First, analysis and then design.
Questions:
1 In programming, what is more important than performance(有什么比性能更重要)?
correctness, simplicity(简洁性), maintainability, stability, modularity(模块化,避免修改功能以外的代码), efficiency, programmer's time, security,
scalability(可扩展性), Functionality(特性多), user friendliness (用户友好)
2 why study algorithms and performance?(那为什么还要学习算法?)
user friendliness(提高性能也会用户友好) ,feasible versus infeasible(内存占用多或速度慢会导致不可行), you can use algorithms to pay for these other things that you want(like user friendilness, security, ).

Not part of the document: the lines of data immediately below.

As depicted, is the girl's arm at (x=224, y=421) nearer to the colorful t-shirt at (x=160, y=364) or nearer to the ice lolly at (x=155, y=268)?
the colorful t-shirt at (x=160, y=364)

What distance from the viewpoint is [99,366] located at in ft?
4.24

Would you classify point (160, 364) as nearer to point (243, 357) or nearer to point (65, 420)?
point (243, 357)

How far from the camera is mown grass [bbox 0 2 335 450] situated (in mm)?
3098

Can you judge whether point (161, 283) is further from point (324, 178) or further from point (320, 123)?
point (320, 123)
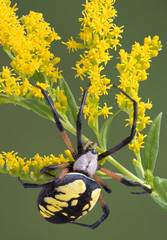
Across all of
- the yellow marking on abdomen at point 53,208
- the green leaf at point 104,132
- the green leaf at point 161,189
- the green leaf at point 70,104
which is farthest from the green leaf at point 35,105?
the green leaf at point 161,189

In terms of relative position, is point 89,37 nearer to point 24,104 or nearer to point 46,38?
point 46,38

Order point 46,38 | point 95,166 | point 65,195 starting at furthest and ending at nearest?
point 46,38 → point 95,166 → point 65,195

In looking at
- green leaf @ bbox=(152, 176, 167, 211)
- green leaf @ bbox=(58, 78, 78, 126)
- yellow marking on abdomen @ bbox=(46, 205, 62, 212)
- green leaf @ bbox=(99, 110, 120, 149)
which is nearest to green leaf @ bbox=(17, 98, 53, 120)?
green leaf @ bbox=(58, 78, 78, 126)

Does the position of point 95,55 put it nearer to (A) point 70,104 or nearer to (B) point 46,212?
(A) point 70,104

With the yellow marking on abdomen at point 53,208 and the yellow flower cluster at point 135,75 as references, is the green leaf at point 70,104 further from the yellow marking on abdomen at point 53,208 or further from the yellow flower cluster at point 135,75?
the yellow marking on abdomen at point 53,208

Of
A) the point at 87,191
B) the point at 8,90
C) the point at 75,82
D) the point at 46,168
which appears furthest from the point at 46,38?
the point at 75,82

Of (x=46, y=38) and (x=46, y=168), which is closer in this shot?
(x=46, y=168)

like communication and memory and so forth,同performance一样需要节约.. for fun.
Problem :Sorting(排序问题)
Insertion Sort: move the key and copy to a position to compare if it is corrent
Running time:(运行时间)
Depends on input(e.g. already sorted)
Depends on input size(6 elem. vs 6 * 10^9 elem.) -- parametionze in input size
want upper bounds(想知道它运行时间的上限) -- guarantee to user
Kinds of anaylysis:(如何分析)
Worst-case(usually): T(n) = max time on any imput of size n
Average-case (sometimes) T(n) = expected time over all inputs of size n(每种输入的概率*时间,求和平均
-- statistical distribution of inputs(Need assumption of statistic distribution, like normal distr.)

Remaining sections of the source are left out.